Spoken bullets → polished docs
In Notion, Confluence, or a README, ramble the points you want to cover. My Agent rewrites them as clear prose or a tight outline at your cursor — no second window for cleanup.
Fully local workflows (Ollama)
Combine AirTypes with a local Ollama model and the entire pipeline — voice capture, transcription, AI processing, text injection — runs on your machine. No internet, no API costs, no data leaving your device.
My Agent vs normal voice dictation: when to use each
Same app, two modes. Below, scenarios are grouped where each mode is the better default — four situations per side, so the split stays easy to scan.
Showing both modes, eight scenarios in two columns.
Transcription
Normal dictation
Speech is converted to text and injected as-is. Choose this when the exact words matter and you do not want the model to rewrite or format.
- Meeting notes verbatim Keep a faithful record — no paraphrase or auto-summary.
- Code comments in your own words Technical wording should stay yours; avoid “helpful” rewrites.
- Filling in a form with specific data Names, IDs, and figures need to land exactly as spoken.
- Dictating in a foreign language Preserve the transcribed language and register without the model switching tone or locale.
AI-assisted output
My Agent
Speech becomes a request to your model; the reply is typed at the cursor. Use this when you want structure, tone, or formatting — not a raw transcript.
- Drafting a professional email Polished body text from a casual voice note — still in your compose window.
- Rambling idea → structured prompt Turn messy speech into a clear prompt you can reuse or refine.
- Quick Slack message in the right tone Profiles match channel or audience; dictation alone pastes how you talked.
- Bug ticket from a quick description Repro steps, expected vs actual, and structure — not one unstructured blob.
The two modes complement each other.

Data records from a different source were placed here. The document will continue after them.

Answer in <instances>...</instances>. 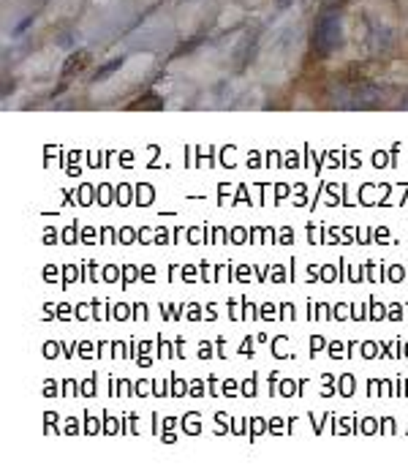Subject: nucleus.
Instances as JSON below:
<instances>
[{
    "mask_svg": "<svg viewBox=\"0 0 408 471\" xmlns=\"http://www.w3.org/2000/svg\"><path fill=\"white\" fill-rule=\"evenodd\" d=\"M403 106H406V109H408V93L403 95Z\"/></svg>",
    "mask_w": 408,
    "mask_h": 471,
    "instance_id": "obj_2",
    "label": "nucleus"
},
{
    "mask_svg": "<svg viewBox=\"0 0 408 471\" xmlns=\"http://www.w3.org/2000/svg\"><path fill=\"white\" fill-rule=\"evenodd\" d=\"M313 44L318 47V52H332L341 44V19H338V14H321L313 33Z\"/></svg>",
    "mask_w": 408,
    "mask_h": 471,
    "instance_id": "obj_1",
    "label": "nucleus"
}]
</instances>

Normal dictation is fastest for direct, literal text. My Agent is the right tool whenever you want the AI to do work on top of what you said.

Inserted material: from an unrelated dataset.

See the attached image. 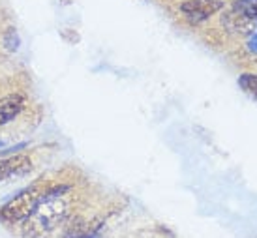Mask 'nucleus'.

How to get started with My Agent
- Download AirTypes — available for Linux & macOS; Windows in development
- Set up your API credentials — Settings → My Agent → enter your endpoint URL, API key, and model name
- Configure your agent hotkey — Settings → Hotkey → Agent Hotkey section, then click Save Settings
- Create your first profile — Settings → My Agent → My Profiles → + New. Name it "Email" and write a system prompt like: "You are a professional email writer. Rewrite the user's casual voice note as a clear, polished email. Output only the email body."
- Use it — switch to your email app, hold your agent hotkey, say "Email, [your message]", release
You can create up to 20 profiles, each with its own system prompt. They sync to your account so they work across reinstalls and devices.
Conclusion
Voice dictation and AI tools have been parallel workflows. My Agent connects them. Your voice becomes the input. Your AI becomes the processor. Your cursor — in whatever app you are working in — is where the output lands.
There is no copy-paste. No tab switching. No breaking your flow. And because your API key never leaves your machine, there is no privacy trade-off either.